** Instrução a **
Transcreva a parte do trecho sobre arte que vai de "Eu aceito, acho" até "que as bienais.", incluindo essas palavras.

** Trecho **
——————————

Hoje, a sua intenção de comunicação, esse contato com o público que era uma busca daquela geração, esse direcionamento ainda é o mesmo?
Não, eu seria mentiroso... Não é o mesmo, mas eu mantenho esse canal aberto. Quer dizer, uma vertente do meu trabalho continua querendo que a obra seja conhecida não só por algumas pessoas. Mas, infelizmente, estabeleceu-se uma outra coisa. A nova geração é muito mais pragmática do que a gente, os colecionadores são caras exclusivos, querem ter obras únicas, mas sempre que eu posso, faço uma pequena tiragem do meu trabalho, ou via obra gráfica ou via objetos que eu tiro até oito cópias e tal. Agora, evidentemente que a arte se limitou, os espaços ficaram muito mais restritos. E tem agora a geração digital, que é muito mais rápida, então eles estão pelo mundo inteiro, viajando para tudo que é exposição. Então, é uma geração que cultua a personalidade, mas também quer ser conhecida. E eles estão muito mais conhecidos que a gente.
E essa realidade muda a sua produção?
Não, os jovens sabem que houve alguma coisa estranha nos anos 60, mas eles ainda não conhecem totalmente. Conhecem pelos livros, com linguagens simples. Eu acho que a formação continua, agora como espaço que a gente ocupa, eu acho que têm outras pessoas que até ocupam mais. A intenção sofre as mudanças da época, devido ao mercado, antes não se vendia tanto. Mas minha forma de lidar com isso continua a mesma, no sentido de não pegar ícones importantes, sempre preferindo a realidade dos anônimos, antes de um país meio rural, e hoje mais urbano. Meus heróis eram anônimos do cotidiano.
Hoje o que mais lhe intriga na linguagem da arte como um todo?
Eu acho que uma coisa belíssima da nossa época, que me interessa muito, primeiro, o barateamento das fontes de comunicação, você tem livros sobre qualquer assunto de arte hoje, muito bem impressos, com preços mais baixos. A gente estudo em reproduções em preto-e-branco... Hoje há uma democratização da cultura. Eu acho que é a primeira vez que os artistas podem viajar pelos séculos. Porque eu sou artista do final do século, e estou de observador na janela, mas vejo que maravilha é poder viajar através dos séculos, nesta viagem mais compreensiva por qualquer artista, em livros, DVD, internet. Ninguém pode dizer que é ingenuidade, a pessoa não conhece só porque não quis se informar.
E a arte brasileira vai ocupando seu espaço, ainda por vocês?
Também, muito suavemente, mas é mais pela outra geração. Eu acho que tenho uma cotação internacional acho que muito aquém... Tudo bem, faz parte. Mas tem gente jovem caríssima.
Como você sente isso?
Eu aceito, acho legal. Estou torcendo que seja cada vez mais, eu acho que isso tudo depois caminha como um todo. Mas tende a aparecer também uma geração nova de negociadores de arte, que viajaram muito, foram para feiras de arte, outro grande fator de divulgação, muito mais do que as bienais.
Mas se a gente citar como exemplo um Romero Brito, um cara que nos últimos 20 anos apareceu com muito estardalhaço, mas que a gente nota que não existe uma história...

——————————

** Dados da tarefa **
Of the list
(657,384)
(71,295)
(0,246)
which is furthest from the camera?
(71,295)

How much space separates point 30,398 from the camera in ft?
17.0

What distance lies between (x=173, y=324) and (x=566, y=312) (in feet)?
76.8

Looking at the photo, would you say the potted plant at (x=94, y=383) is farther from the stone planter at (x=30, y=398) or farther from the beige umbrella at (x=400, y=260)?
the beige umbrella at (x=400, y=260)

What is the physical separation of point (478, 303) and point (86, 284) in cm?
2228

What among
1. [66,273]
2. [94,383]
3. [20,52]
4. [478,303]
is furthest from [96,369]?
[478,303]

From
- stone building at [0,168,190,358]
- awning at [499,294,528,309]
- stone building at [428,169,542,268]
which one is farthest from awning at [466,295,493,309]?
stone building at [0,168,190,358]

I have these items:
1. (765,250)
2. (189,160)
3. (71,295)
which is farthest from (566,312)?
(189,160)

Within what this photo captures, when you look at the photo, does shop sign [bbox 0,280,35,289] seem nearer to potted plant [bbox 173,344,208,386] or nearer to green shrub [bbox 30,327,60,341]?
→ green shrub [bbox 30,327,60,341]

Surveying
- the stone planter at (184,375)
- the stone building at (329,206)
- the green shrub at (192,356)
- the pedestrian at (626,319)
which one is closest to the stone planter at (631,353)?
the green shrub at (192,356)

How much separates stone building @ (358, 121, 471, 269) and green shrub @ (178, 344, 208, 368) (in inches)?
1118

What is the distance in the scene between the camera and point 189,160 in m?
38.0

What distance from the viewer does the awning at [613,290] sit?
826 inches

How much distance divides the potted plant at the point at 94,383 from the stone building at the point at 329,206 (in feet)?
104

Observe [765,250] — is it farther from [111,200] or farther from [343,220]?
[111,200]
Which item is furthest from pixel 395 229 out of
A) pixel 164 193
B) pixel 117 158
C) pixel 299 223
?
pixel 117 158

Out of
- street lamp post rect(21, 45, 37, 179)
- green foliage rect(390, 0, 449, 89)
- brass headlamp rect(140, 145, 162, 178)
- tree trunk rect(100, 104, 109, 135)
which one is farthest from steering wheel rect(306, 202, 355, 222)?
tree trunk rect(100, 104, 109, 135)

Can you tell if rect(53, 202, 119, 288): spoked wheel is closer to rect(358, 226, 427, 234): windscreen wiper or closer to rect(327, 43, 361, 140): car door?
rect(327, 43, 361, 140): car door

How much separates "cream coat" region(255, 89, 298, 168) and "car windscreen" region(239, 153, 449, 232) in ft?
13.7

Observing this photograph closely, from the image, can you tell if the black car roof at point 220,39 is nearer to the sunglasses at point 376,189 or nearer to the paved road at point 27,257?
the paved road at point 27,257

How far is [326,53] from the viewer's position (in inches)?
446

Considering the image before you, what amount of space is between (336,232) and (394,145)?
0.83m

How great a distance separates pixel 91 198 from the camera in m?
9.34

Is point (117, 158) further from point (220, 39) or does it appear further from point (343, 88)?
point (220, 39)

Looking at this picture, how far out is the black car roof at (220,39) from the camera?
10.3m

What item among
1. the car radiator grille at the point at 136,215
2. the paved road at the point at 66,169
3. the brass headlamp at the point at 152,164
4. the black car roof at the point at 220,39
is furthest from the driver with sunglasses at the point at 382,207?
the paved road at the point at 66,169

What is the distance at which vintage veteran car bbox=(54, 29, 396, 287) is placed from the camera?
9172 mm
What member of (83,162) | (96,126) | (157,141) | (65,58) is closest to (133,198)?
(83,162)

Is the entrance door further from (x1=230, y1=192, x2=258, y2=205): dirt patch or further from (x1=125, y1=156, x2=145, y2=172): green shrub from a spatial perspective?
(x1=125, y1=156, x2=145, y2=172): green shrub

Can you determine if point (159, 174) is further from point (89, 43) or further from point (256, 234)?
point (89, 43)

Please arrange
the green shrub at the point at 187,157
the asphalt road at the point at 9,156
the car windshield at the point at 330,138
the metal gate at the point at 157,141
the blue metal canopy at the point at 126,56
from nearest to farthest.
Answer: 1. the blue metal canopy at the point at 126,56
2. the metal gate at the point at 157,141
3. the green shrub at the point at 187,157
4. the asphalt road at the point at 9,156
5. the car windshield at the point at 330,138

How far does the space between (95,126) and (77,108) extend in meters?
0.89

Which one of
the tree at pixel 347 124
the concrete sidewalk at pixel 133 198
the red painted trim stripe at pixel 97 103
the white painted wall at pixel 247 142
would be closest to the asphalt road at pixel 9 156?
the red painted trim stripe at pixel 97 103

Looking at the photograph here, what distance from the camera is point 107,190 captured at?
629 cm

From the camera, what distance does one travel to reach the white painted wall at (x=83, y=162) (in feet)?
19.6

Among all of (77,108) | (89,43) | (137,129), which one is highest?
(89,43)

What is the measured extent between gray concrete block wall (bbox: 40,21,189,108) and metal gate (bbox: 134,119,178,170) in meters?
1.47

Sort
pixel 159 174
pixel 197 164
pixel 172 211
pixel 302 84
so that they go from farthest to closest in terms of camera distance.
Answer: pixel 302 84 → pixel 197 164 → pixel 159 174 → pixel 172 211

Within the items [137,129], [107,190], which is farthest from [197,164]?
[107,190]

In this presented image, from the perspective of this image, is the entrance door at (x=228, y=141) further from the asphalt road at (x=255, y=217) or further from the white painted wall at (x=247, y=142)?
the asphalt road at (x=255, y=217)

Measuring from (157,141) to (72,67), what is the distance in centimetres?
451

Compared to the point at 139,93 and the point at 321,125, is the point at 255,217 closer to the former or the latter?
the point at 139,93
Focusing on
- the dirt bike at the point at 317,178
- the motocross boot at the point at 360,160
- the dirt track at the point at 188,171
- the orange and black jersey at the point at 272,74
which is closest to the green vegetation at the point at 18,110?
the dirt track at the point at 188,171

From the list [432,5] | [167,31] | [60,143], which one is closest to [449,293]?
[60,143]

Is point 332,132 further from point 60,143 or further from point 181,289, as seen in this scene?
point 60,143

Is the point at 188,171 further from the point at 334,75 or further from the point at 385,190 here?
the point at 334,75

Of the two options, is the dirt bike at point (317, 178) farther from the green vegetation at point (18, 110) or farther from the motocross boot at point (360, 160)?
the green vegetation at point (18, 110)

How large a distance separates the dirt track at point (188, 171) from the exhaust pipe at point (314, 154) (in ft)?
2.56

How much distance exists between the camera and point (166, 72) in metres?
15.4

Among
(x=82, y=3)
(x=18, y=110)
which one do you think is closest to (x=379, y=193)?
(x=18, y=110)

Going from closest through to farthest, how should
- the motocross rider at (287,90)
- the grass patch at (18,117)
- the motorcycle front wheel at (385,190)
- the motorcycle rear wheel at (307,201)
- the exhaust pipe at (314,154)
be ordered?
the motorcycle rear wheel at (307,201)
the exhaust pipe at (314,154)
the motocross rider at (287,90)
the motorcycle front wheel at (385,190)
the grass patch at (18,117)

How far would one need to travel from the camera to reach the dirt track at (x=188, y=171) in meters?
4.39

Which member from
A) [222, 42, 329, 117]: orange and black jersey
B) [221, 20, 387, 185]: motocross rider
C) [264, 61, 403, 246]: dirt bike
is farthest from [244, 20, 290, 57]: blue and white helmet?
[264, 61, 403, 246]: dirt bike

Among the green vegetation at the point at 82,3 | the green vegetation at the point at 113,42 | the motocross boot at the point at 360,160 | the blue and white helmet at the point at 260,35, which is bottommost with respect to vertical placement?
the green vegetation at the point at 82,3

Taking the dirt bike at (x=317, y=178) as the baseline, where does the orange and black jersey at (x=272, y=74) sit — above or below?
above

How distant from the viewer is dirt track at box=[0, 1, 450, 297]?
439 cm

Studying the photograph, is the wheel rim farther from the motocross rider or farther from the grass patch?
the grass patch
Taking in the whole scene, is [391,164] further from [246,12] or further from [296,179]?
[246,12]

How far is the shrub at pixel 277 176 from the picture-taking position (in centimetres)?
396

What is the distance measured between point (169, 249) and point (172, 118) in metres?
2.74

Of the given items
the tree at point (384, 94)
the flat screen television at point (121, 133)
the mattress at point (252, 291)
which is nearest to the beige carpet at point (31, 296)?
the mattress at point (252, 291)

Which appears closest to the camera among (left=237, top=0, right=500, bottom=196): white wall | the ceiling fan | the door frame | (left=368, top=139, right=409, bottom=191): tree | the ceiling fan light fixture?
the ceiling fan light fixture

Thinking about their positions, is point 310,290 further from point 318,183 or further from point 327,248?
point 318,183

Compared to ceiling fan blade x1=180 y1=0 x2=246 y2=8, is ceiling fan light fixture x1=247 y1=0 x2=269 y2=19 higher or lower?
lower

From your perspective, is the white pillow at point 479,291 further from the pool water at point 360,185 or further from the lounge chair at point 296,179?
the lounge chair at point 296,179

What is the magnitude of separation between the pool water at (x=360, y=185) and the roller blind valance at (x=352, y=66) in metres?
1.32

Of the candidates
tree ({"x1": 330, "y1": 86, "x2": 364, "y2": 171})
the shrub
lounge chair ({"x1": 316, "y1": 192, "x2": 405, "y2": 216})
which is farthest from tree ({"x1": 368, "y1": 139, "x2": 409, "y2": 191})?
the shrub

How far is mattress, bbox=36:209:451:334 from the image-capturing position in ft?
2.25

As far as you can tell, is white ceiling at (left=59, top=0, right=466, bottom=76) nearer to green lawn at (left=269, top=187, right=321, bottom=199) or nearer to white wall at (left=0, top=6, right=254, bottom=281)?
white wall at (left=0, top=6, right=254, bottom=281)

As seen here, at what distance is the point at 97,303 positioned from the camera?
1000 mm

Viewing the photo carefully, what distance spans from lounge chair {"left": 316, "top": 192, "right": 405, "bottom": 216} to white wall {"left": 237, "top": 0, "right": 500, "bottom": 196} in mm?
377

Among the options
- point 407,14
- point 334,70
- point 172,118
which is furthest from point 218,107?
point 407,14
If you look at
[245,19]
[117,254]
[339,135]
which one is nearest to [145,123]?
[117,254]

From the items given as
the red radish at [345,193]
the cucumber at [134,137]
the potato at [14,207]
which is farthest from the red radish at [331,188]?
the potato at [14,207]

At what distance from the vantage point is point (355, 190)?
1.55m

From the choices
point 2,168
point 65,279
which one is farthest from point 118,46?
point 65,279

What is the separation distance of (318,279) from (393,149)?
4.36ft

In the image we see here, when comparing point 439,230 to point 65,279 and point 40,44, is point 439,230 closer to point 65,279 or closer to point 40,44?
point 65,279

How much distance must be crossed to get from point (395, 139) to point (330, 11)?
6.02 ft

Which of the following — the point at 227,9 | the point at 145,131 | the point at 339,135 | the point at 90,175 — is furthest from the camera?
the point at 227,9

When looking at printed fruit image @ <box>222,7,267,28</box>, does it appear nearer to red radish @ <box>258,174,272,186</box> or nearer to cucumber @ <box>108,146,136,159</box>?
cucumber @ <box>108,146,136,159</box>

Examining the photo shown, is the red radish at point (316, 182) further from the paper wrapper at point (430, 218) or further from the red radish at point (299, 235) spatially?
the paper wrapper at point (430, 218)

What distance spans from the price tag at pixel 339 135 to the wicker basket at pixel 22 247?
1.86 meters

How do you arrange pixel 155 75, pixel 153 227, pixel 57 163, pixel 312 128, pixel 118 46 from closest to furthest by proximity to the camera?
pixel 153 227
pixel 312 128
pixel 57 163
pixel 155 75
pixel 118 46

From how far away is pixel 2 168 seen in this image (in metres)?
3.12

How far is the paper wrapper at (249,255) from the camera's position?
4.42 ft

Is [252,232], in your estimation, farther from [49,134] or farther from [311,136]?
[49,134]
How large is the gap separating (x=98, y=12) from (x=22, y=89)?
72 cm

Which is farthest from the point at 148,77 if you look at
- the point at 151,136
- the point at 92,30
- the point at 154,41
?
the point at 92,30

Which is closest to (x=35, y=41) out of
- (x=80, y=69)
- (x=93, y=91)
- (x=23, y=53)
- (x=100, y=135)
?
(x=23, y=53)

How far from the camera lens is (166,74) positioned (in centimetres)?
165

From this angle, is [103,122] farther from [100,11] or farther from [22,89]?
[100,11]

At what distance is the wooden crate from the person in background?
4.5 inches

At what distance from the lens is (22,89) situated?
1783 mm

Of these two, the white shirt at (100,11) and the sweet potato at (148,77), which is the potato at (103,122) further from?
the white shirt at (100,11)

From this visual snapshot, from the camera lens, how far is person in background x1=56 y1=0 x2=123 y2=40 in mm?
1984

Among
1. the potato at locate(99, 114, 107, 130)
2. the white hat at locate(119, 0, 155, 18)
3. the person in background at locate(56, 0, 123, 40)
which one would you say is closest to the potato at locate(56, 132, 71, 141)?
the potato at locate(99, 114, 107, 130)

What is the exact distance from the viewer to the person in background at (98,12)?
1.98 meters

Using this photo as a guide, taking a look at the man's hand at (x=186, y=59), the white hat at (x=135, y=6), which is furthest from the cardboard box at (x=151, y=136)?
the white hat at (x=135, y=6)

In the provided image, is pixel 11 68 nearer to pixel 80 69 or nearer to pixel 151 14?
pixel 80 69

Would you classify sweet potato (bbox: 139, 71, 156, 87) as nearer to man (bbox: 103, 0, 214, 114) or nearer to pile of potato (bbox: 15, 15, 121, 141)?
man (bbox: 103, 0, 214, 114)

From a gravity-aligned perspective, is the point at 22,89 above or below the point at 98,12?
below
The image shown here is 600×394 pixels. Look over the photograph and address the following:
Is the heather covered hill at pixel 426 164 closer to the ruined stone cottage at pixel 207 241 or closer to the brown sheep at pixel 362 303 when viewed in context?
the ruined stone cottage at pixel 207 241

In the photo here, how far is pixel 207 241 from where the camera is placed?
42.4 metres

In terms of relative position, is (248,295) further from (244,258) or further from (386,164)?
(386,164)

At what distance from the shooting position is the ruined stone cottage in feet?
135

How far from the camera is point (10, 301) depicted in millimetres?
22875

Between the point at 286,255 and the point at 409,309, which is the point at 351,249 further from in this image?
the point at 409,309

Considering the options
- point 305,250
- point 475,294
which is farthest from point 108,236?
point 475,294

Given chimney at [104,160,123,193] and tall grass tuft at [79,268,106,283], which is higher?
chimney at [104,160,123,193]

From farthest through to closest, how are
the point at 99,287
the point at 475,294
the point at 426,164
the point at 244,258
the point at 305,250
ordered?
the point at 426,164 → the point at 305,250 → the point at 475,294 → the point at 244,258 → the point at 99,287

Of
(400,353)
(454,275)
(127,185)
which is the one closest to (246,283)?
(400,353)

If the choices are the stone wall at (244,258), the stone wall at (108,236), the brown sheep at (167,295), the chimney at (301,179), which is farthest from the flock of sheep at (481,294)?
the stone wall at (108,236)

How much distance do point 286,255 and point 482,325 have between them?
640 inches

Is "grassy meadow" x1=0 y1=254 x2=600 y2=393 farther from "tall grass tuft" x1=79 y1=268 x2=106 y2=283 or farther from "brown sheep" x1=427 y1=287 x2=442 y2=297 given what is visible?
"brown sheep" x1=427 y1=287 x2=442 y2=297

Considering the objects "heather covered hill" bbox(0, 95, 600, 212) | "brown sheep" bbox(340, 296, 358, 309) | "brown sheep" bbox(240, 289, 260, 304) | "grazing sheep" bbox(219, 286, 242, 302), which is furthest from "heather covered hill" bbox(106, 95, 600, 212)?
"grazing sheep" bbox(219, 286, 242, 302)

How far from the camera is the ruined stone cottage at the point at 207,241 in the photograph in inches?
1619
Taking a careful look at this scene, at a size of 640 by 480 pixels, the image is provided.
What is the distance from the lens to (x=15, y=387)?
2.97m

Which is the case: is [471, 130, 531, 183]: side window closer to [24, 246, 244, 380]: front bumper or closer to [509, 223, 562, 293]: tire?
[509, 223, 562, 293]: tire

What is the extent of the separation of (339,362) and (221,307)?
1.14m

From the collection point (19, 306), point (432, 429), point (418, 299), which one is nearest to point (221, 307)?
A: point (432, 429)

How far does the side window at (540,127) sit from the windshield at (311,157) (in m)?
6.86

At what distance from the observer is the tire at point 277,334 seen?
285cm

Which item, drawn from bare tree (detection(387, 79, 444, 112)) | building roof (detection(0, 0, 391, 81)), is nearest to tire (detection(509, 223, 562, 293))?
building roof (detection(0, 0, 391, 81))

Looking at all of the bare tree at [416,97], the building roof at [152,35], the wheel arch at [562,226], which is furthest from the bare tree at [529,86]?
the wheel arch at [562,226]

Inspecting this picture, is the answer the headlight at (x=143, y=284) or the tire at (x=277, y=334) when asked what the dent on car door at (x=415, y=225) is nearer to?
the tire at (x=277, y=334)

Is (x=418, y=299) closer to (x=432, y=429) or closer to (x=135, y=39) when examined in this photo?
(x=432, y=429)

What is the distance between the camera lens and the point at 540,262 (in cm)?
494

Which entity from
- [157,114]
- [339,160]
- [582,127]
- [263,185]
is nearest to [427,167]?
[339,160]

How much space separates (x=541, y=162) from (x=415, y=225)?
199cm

——————————

** Instrução b **
Identifique nos registros acima cada linha em que aparece a palavra "meters" e copie essas linhas.

** Resposta correta a **
Eu aceito, acho legal. Estou torcendo que seja cada vez mais, eu acho que isso tudo depois caminha como um todo. Mas tende a aparecer também uma geração nova de negociadores de arte, que viajaram muito, foram para feiras de arte, outro grande fator de divulgação, muito mais do que as bienais.

** Resposta correta b **
How far does the space between (95,126) and (77,108) extend in meters?
What is the measured extent between gray concrete block wall (bbox: 40,21,189,108) and metal gate (bbox: 134,119,178,170) in meters?
How far would one need to travel from the camera to reach the dirt track at (x=188, y=171) in meters?
1.86 meters
1.98 meters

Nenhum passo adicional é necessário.